Hearing with your bones? It may seem like the stuff of science fiction, but a new device is allowing some partially deaf patients to do just that.

A childhood case of chicken pox scarred Lara Lockwood's right eardrum, leaving her permanently deaf in that ear. Since traditional hearing aids don't work for patients with single sided deafness, Lara lived with her condition.

"People always wondered like, 'Why is she turning her head? She's not looking at the movie, she's not looking at the speaker.' It's really that I was wanting to hear what the other person beside me was saying," Lockwood said.

But now, Lara is "hearing" in both ears thanks to a new hearing aid implanted by her otolaryngologist. It works with a transmitter worn behind the ear that sends sound vibrations from her deaf side through the skull to her good ear. It's called the BAHA.

"The device is implanted in the skull through the scalp behind the ear and causes a vibration when sound enters the field which vibrates the entire skull," said John May, M.D., otolaryngologist at Wake Forest University in Winston Salem, North Carolina.

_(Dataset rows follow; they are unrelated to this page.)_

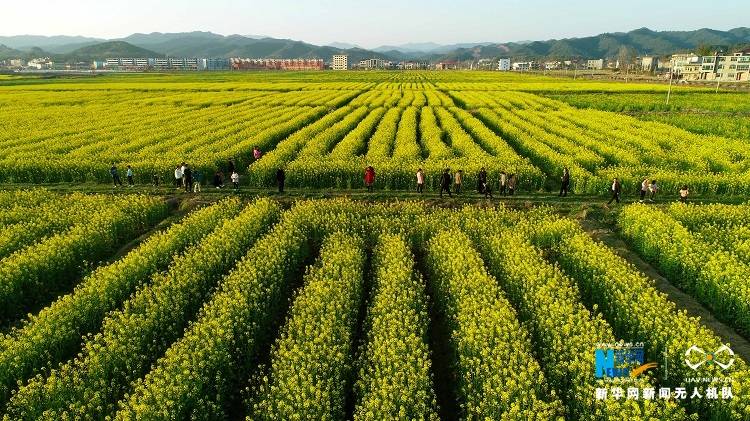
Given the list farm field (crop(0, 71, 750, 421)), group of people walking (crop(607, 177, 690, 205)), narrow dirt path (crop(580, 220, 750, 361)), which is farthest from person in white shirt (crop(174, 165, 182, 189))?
group of people walking (crop(607, 177, 690, 205))

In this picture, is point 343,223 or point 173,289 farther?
point 343,223

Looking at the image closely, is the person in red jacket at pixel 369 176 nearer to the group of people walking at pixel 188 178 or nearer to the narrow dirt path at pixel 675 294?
the group of people walking at pixel 188 178

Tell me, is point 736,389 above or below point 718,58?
below

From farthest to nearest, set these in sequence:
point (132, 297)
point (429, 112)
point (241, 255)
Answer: point (429, 112) → point (241, 255) → point (132, 297)

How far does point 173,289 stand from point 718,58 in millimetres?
206518

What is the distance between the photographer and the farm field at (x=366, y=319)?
1002cm

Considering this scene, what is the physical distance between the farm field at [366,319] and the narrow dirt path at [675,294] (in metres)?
0.20

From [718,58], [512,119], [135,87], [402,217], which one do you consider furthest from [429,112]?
[718,58]

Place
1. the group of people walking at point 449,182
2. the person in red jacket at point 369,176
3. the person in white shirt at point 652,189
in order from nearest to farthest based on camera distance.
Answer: the person in white shirt at point 652,189
the group of people walking at point 449,182
the person in red jacket at point 369,176

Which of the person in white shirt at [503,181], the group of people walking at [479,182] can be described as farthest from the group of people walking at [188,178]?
the person in white shirt at [503,181]

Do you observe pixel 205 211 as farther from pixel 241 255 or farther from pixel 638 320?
pixel 638 320

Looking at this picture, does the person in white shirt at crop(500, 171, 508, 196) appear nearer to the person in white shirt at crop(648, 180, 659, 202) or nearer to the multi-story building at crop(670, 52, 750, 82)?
the person in white shirt at crop(648, 180, 659, 202)

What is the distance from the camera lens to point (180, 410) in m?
9.72

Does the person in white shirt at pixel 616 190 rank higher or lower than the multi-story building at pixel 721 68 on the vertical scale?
lower
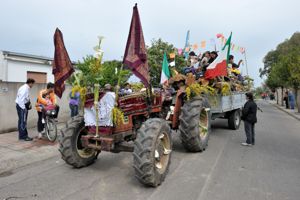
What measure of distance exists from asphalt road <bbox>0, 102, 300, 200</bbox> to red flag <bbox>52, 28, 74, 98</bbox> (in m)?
1.73

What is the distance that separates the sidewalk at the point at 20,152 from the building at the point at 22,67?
25.2 feet

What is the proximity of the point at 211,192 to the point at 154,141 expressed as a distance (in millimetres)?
1213

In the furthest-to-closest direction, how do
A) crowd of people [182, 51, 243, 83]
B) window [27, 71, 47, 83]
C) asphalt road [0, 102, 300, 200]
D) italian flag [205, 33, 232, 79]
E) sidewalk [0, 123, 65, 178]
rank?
window [27, 71, 47, 83] → crowd of people [182, 51, 243, 83] → italian flag [205, 33, 232, 79] → sidewalk [0, 123, 65, 178] → asphalt road [0, 102, 300, 200]

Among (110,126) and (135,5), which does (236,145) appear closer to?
(110,126)

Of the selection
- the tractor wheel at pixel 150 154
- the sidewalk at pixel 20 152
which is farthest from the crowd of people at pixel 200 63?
the sidewalk at pixel 20 152

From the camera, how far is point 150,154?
4121mm

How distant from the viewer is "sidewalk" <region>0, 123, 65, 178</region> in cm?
Answer: 571

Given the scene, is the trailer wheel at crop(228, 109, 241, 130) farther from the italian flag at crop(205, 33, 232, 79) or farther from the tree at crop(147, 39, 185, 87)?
the tree at crop(147, 39, 185, 87)

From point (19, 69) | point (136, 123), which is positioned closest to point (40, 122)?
point (136, 123)

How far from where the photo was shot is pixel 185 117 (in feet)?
19.4

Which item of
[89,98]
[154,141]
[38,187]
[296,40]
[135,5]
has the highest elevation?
[296,40]

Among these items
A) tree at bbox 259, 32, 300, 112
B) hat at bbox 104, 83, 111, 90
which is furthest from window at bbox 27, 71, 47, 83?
tree at bbox 259, 32, 300, 112

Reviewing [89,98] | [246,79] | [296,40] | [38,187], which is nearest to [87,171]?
[38,187]

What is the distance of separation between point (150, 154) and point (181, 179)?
1.02 meters
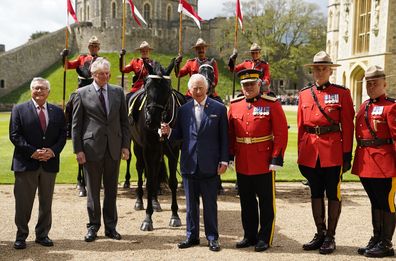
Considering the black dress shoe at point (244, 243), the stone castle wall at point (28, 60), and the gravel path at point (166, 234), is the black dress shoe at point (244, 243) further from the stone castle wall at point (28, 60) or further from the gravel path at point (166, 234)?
the stone castle wall at point (28, 60)

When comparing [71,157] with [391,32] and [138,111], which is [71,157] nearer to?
[138,111]

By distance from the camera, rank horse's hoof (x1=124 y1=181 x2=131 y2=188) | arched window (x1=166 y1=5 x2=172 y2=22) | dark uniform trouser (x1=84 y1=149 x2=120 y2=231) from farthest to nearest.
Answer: arched window (x1=166 y1=5 x2=172 y2=22) < horse's hoof (x1=124 y1=181 x2=131 y2=188) < dark uniform trouser (x1=84 y1=149 x2=120 y2=231)

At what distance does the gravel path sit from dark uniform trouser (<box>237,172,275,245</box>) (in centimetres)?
23

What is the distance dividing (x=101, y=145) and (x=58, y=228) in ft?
5.40

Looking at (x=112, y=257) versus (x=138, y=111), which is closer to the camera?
(x=112, y=257)

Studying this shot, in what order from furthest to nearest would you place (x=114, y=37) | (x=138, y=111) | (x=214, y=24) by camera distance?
(x=214, y=24)
(x=114, y=37)
(x=138, y=111)

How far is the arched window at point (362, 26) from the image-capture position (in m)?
27.7

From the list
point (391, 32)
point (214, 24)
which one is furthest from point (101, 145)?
point (214, 24)

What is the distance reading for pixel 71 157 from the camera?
46.6 ft

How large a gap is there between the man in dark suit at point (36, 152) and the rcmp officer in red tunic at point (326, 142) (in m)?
3.18

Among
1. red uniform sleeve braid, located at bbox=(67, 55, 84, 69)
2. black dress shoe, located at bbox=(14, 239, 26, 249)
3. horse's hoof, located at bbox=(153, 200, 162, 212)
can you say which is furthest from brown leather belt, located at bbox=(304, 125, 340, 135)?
red uniform sleeve braid, located at bbox=(67, 55, 84, 69)

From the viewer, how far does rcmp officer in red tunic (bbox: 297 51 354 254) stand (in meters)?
5.66

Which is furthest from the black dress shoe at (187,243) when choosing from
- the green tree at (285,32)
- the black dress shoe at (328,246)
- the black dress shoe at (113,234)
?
the green tree at (285,32)

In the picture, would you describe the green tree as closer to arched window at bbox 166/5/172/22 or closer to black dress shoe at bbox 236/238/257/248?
arched window at bbox 166/5/172/22
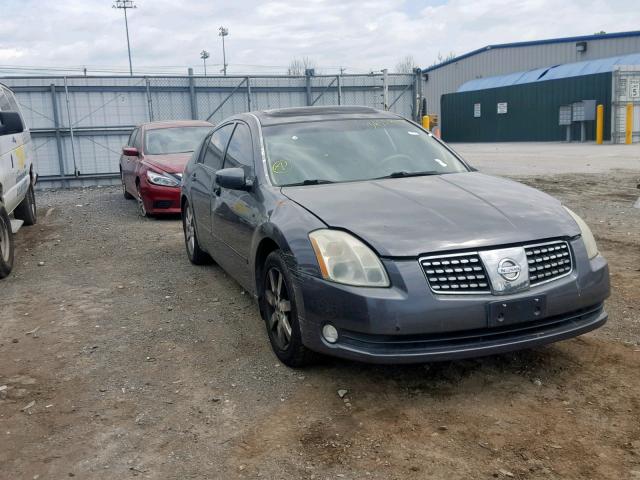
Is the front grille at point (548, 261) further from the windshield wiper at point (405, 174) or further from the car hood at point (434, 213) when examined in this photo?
the windshield wiper at point (405, 174)

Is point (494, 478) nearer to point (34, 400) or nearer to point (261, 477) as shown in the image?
point (261, 477)

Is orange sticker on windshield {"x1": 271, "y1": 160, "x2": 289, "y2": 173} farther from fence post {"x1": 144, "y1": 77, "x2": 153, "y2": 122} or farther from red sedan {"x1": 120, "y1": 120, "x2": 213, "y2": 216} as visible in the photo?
fence post {"x1": 144, "y1": 77, "x2": 153, "y2": 122}

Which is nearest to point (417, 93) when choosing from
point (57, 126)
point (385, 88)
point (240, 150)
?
point (385, 88)

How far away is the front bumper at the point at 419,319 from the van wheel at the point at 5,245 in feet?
14.3

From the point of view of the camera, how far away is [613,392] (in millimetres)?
3539

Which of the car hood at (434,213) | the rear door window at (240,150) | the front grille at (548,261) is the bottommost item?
the front grille at (548,261)

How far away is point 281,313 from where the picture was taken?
4.06 meters

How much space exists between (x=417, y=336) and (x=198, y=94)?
15.4 meters

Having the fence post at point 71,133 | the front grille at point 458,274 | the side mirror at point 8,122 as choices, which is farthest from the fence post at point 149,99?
the front grille at point 458,274

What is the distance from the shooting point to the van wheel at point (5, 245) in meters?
6.74

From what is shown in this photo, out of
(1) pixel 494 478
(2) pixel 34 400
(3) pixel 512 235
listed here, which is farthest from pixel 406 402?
(2) pixel 34 400

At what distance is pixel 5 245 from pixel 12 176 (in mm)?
1295

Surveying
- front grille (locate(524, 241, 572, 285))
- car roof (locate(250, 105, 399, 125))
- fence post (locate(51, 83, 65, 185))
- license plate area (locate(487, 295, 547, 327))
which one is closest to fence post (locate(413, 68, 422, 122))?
fence post (locate(51, 83, 65, 185))

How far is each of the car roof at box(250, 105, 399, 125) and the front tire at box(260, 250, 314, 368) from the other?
1.50 metres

Those vibrations travel to the cochlea in the healthy ear where they are perceived as sound. And because the BAHA doesn't go inside the ear, it is also a welcome alternative for patients who can't tolerate traditional hearing aids.

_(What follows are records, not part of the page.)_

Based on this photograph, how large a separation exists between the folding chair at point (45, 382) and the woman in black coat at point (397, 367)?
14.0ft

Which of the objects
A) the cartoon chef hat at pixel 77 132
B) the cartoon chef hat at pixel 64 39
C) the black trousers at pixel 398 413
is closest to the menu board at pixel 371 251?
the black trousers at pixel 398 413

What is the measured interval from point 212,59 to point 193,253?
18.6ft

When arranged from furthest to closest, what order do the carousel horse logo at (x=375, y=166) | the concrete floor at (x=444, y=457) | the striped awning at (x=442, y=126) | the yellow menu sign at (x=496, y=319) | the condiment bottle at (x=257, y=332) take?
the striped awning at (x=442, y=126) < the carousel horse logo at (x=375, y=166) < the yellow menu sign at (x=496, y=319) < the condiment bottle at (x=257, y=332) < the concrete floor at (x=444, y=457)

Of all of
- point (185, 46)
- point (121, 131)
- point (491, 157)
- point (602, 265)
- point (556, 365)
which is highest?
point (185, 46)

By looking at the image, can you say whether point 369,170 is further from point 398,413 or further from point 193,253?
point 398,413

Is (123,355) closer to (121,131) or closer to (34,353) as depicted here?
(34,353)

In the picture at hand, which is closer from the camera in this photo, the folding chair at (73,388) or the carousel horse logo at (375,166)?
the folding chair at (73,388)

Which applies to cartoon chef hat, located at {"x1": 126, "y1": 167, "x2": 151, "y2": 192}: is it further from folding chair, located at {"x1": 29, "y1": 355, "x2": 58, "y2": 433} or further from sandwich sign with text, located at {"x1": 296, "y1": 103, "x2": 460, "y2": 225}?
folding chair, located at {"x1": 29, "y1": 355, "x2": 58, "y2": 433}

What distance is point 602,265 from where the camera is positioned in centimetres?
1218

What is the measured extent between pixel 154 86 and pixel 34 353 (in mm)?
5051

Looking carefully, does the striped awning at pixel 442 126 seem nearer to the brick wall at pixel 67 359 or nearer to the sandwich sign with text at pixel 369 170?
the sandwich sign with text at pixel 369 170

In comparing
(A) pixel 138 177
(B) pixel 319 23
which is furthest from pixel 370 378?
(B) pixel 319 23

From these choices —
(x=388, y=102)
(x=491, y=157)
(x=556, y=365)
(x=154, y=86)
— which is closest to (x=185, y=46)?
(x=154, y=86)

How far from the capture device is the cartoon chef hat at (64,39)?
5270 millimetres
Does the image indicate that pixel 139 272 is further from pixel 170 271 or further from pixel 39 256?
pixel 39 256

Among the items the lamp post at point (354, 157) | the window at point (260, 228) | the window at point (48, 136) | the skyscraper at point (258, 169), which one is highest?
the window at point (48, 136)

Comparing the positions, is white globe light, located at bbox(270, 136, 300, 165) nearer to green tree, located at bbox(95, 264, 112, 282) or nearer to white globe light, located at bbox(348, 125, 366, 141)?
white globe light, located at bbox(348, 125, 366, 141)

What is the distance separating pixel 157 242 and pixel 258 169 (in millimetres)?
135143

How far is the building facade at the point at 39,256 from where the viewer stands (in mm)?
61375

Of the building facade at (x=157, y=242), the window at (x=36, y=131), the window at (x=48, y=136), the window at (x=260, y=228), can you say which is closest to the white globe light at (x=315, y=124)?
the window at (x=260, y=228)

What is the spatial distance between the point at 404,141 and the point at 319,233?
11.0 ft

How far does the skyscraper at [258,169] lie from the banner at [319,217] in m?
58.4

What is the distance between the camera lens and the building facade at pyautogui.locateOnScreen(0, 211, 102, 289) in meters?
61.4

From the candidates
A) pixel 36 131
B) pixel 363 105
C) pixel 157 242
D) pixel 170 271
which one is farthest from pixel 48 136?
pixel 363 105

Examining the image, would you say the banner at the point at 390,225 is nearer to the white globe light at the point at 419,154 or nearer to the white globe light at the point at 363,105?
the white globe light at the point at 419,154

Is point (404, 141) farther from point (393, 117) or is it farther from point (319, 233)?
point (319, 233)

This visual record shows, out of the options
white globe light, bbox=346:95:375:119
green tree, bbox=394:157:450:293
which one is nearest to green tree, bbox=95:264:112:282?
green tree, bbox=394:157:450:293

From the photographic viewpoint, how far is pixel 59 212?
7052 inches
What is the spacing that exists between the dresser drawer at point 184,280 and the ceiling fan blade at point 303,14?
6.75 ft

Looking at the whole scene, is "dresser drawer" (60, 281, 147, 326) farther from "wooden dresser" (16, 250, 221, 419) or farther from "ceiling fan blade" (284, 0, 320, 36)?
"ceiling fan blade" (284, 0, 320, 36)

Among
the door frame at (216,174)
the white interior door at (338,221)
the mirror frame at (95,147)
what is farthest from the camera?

"This sort of bypasses the ear canal and ear drum to get sound directly to the cochlea," Dr. May explained.

For Lara, the BAHA has brought back a sensation she's missed for more than thirty years.

"You know, you go through a field, you hear the grass and you can go with the wind blowing and you can hear the sound on your right side," said Lockwood.

Surgery is usually done in the doctor’s office with a local anesthetic and takes about an hour. The BAHA costs about $12,000 to $15,000 and is sometimes covered by insurance.